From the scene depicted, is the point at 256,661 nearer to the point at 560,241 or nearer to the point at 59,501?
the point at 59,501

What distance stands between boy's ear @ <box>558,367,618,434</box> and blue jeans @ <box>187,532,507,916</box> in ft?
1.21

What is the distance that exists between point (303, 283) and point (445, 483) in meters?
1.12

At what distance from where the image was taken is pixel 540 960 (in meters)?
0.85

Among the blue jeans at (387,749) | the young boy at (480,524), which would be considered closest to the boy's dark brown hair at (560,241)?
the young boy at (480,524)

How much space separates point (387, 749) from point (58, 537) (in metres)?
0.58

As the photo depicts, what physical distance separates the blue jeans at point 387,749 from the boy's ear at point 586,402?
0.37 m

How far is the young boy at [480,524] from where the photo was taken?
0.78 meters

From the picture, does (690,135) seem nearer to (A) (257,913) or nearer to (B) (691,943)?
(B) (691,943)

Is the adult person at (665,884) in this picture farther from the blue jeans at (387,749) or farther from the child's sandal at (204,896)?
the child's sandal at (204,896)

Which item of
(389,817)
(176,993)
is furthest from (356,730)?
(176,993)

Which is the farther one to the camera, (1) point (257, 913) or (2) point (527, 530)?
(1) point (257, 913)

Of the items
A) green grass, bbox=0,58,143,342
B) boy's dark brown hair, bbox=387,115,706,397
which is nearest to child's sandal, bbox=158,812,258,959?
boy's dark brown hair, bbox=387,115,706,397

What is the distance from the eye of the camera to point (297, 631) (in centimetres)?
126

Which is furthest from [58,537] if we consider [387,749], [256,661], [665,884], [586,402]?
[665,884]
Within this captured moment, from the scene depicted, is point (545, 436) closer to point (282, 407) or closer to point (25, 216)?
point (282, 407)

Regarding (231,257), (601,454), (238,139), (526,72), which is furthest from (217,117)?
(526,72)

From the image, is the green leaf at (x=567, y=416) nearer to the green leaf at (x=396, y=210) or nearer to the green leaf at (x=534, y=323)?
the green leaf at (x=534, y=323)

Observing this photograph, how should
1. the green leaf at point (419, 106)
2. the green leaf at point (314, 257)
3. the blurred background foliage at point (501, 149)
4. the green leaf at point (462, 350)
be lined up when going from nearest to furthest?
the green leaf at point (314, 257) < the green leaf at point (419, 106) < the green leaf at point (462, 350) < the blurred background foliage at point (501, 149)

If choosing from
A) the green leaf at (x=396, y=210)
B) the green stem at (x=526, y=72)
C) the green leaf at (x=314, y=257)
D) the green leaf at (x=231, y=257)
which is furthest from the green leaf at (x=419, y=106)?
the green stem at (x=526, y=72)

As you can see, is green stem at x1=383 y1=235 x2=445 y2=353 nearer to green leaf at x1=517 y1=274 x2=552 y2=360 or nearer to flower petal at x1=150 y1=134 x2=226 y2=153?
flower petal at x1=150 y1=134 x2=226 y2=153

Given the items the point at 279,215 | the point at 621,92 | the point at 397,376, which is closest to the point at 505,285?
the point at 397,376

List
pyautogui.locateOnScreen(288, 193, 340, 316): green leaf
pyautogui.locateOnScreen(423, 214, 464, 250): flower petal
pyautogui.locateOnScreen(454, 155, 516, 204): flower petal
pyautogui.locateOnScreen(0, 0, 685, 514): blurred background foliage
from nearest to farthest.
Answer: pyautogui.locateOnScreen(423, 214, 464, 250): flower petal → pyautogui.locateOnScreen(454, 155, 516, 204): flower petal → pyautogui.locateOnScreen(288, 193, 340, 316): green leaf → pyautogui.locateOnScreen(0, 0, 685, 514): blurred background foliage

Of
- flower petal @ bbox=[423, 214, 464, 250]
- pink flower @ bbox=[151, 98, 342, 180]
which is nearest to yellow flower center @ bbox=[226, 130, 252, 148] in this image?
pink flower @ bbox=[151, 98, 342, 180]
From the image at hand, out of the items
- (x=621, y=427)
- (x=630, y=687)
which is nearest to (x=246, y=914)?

------------------------------

Rewrite all of the entries above, changing every "blue jeans" to "denim pants" and keeping everything else the same.

From the scene depicted, is the point at 256,661 nearer to the point at 560,241 or nearer to the point at 59,501?
the point at 59,501

What distance stands between boy's ear @ <box>558,367,618,434</box> and denim pants @ <box>187,532,507,916</box> in ft?
1.21

What is the distance that exists between point (303, 283) and point (445, 483) in meters?
1.12

At what distance from where the image was taken is pixel 540 960 (in meters)?
0.85

Among the denim pants at (387,749) | the young boy at (480,524), which would be considered closest to the boy's dark brown hair at (560,241)?
the young boy at (480,524)

How much space separates point (387, 749) from point (58, 537) (in metres)?
0.58

As the photo depicts, what physical distance separates the denim pants at point 387,749 from the boy's ear at point 586,402?
0.37 m

How far is the young boy at [480,524] from where the photo was taken?
0.78 meters

From the picture, does (690,135) seem nearer to (A) (257,913) or nearer to (B) (691,943)?
(B) (691,943)

Is the adult person at (665,884) in this picture farther from the denim pants at (387,749) or farther from the child's sandal at (204,896)?
the child's sandal at (204,896)

Which item of
(389,817)
(176,993)
is furthest from (356,730)?
(176,993)

Which is the farther one to the camera, (1) point (257, 913) or (2) point (527, 530)?
(1) point (257, 913)

Of the items
A) green grass, bbox=0,58,143,342
B) boy's dark brown hair, bbox=387,115,706,397
which is nearest to child's sandal, bbox=158,812,258,959?
boy's dark brown hair, bbox=387,115,706,397

What is the distance from the eye of the camera to point (297, 631) (in centimetres)?
126

Which is furthest from [58,537] if we consider [387,749], [256,661], [665,884], [586,402]?
[665,884]
Within this captured moment, from the scene depicted, is point (545, 436) closer to point (282, 407) or closer to point (25, 216)?
point (282, 407)

Regarding (231,257), (601,454), (238,139), (526,72), which is furthest from (217,117)?
(526,72)

From the image, is the green leaf at (x=567, y=416) nearer to the green leaf at (x=396, y=210) or nearer to the green leaf at (x=534, y=323)?
the green leaf at (x=534, y=323)

Observing this photograph, how should
1. the green leaf at point (419, 106)
2. the green leaf at point (314, 257)
3. the blurred background foliage at point (501, 149)
4. the green leaf at point (462, 350)
be lined up when going from nearest to furthest?
the green leaf at point (314, 257) < the green leaf at point (419, 106) < the green leaf at point (462, 350) < the blurred background foliage at point (501, 149)

If choosing from
A) the green leaf at (x=396, y=210)
B) the green stem at (x=526, y=72)
C) the green leaf at (x=314, y=257)
D) the green leaf at (x=231, y=257)
which is furthest from the green leaf at (x=419, y=106)?
the green stem at (x=526, y=72)

As you can see, is green stem at x1=383 y1=235 x2=445 y2=353 nearer to green leaf at x1=517 y1=274 x2=552 y2=360 or nearer to flower petal at x1=150 y1=134 x2=226 y2=153?
flower petal at x1=150 y1=134 x2=226 y2=153

Given the items the point at 279,215 | the point at 621,92 | the point at 397,376, which is closest to the point at 505,285?
the point at 397,376

List
pyautogui.locateOnScreen(288, 193, 340, 316): green leaf
pyautogui.locateOnScreen(423, 214, 464, 250): flower petal
pyautogui.locateOnScreen(454, 155, 516, 204): flower petal
pyautogui.locateOnScreen(0, 0, 685, 514): blurred background foliage
from nearest to farthest.
Answer: pyautogui.locateOnScreen(423, 214, 464, 250): flower petal → pyautogui.locateOnScreen(454, 155, 516, 204): flower petal → pyautogui.locateOnScreen(288, 193, 340, 316): green leaf → pyautogui.locateOnScreen(0, 0, 685, 514): blurred background foliage

Of
- flower petal @ bbox=[423, 214, 464, 250]
- pink flower @ bbox=[151, 98, 342, 180]
which is nearest to yellow flower center @ bbox=[226, 130, 252, 148] in this image?
pink flower @ bbox=[151, 98, 342, 180]
From the image at hand, out of the items
- (x=621, y=427)
- (x=630, y=687)
which is nearest to (x=246, y=914)?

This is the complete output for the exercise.